## Task prompt
What lines in the material hold the string "world"? Return every one of them.

──────────────────────────────

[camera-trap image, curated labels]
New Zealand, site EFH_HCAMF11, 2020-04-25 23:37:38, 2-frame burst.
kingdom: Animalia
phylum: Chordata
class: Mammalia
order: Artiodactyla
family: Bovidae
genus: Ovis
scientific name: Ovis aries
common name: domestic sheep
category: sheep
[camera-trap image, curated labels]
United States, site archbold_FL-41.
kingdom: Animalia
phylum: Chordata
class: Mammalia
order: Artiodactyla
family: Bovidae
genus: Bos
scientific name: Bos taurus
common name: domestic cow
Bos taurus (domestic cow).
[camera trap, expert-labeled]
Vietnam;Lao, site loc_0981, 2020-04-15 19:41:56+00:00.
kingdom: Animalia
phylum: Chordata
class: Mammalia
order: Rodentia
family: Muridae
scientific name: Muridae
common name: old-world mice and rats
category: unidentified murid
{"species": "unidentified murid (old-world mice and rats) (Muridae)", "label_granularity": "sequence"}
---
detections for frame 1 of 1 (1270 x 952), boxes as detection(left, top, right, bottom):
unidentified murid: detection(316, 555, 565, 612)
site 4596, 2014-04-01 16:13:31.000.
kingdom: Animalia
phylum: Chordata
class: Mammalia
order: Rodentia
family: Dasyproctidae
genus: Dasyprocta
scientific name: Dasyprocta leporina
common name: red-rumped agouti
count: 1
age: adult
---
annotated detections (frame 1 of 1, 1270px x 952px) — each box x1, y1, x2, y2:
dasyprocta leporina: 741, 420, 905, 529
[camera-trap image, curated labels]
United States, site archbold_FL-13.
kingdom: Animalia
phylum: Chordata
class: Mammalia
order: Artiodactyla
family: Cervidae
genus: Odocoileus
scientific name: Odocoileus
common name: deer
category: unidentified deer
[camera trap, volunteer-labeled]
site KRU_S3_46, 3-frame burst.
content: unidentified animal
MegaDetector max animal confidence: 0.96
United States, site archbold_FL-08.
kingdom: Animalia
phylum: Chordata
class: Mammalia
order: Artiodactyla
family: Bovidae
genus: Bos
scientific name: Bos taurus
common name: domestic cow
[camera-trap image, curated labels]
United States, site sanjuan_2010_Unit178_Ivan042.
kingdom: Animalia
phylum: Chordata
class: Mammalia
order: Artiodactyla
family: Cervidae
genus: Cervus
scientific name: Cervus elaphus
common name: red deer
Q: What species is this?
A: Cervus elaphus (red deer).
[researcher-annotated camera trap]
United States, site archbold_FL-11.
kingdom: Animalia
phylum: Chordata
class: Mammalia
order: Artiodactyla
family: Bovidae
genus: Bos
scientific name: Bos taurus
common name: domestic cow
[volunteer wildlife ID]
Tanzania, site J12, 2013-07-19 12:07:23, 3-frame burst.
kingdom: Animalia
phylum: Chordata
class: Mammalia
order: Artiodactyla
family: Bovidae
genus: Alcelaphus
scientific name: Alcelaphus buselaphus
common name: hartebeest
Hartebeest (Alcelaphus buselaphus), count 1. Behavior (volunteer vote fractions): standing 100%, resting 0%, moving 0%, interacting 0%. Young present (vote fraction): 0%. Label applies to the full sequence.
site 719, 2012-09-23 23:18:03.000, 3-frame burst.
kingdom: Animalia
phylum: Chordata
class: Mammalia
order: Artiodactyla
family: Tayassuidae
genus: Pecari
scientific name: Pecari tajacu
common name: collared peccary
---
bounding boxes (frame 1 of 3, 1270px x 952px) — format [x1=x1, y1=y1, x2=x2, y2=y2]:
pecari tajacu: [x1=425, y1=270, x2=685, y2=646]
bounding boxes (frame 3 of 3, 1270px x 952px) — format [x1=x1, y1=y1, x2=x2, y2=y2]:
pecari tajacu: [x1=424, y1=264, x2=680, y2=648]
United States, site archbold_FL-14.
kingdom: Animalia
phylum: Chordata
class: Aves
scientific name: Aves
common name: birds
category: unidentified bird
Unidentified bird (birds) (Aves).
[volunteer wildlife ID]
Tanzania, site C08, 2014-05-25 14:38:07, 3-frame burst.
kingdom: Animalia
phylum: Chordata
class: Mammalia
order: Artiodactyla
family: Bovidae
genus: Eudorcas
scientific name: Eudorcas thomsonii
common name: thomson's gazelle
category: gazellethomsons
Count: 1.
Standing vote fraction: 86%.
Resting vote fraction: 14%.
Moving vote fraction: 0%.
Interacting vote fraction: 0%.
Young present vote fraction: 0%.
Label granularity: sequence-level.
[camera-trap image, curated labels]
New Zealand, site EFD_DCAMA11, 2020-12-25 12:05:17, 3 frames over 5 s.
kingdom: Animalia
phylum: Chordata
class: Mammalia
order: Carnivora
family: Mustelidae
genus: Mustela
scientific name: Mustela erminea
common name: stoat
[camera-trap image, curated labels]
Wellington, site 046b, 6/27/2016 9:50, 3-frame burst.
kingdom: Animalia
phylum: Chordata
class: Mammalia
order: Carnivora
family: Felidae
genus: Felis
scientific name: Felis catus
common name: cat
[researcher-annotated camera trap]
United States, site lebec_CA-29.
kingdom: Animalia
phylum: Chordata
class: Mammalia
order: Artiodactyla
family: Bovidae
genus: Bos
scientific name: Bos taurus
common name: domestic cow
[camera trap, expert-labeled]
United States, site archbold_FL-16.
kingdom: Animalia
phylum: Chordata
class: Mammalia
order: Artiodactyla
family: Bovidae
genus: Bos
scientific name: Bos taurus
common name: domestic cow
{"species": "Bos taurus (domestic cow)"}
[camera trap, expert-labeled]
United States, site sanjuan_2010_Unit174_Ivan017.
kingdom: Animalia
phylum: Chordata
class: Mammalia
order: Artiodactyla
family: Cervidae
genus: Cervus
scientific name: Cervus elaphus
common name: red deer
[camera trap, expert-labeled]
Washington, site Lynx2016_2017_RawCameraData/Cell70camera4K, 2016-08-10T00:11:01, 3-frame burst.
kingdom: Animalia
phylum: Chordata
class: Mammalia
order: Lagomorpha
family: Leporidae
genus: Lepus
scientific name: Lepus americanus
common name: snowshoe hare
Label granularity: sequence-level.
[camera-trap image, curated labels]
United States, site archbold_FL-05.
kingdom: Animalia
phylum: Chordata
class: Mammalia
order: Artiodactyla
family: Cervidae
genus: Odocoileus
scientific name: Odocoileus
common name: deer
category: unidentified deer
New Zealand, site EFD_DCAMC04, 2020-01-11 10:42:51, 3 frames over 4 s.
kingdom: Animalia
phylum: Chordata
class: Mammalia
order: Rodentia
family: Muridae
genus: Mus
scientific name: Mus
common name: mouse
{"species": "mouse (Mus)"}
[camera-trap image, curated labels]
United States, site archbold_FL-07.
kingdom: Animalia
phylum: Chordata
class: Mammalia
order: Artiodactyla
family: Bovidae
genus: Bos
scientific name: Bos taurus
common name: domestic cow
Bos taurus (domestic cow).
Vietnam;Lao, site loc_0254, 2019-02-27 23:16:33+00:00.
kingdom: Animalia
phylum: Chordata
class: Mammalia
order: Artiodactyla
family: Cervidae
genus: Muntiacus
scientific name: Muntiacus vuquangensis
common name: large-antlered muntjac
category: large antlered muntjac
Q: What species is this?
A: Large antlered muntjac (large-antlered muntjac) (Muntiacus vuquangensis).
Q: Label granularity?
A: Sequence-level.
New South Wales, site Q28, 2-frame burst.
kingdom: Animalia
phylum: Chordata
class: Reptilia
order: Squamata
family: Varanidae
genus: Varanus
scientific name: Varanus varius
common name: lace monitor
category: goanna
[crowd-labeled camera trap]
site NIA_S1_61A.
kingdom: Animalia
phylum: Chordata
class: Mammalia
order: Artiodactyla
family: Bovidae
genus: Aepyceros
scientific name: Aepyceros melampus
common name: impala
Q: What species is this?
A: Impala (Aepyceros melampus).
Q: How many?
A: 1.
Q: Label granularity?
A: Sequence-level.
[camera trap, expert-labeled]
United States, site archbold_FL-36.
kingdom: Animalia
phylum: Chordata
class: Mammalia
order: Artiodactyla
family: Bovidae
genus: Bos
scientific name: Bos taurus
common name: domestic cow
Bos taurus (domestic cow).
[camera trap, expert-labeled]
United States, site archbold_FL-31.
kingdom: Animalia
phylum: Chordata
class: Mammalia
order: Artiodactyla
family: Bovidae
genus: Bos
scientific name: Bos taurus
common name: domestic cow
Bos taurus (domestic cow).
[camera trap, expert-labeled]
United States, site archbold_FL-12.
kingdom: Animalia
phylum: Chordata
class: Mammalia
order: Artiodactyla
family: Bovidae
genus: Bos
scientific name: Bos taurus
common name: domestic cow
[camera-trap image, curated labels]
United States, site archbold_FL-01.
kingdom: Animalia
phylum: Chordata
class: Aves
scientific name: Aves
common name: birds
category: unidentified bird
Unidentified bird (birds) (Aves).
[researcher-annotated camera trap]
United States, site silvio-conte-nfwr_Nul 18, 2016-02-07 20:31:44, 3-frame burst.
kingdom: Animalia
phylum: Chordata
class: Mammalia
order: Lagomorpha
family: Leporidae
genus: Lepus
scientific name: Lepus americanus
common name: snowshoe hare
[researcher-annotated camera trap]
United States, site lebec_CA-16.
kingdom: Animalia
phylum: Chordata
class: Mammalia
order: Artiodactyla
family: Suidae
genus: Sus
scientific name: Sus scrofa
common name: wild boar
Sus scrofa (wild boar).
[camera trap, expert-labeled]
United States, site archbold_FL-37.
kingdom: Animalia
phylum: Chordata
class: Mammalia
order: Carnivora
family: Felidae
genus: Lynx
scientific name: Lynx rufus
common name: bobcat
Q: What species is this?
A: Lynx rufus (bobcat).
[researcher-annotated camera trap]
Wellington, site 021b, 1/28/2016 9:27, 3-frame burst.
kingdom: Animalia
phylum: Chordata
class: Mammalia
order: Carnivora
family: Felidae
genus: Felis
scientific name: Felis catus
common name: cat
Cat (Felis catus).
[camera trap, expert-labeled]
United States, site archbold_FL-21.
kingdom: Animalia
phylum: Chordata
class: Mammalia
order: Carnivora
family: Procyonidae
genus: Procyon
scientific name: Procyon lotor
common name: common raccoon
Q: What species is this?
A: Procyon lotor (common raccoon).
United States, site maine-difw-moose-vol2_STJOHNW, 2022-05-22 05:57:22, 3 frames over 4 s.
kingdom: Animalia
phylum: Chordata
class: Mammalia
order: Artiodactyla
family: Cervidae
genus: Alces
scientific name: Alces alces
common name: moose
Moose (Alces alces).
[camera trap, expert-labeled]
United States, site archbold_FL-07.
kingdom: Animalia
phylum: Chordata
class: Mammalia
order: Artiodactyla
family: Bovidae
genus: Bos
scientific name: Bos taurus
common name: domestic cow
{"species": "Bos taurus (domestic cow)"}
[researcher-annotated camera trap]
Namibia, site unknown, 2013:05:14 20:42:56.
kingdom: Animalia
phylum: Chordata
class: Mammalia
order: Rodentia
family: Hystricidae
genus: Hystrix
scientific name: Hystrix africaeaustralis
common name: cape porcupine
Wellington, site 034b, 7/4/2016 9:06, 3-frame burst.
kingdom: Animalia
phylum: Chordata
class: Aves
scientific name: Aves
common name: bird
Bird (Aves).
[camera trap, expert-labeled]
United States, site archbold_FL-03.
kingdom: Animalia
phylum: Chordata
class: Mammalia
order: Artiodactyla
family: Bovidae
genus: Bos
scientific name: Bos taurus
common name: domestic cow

──────────────────────────────

## Solution below
common name: old-world mice and rats
{"species": "unidentified murid (old-world mice and rats) (Muridae)", "label_granularity": "sequence"}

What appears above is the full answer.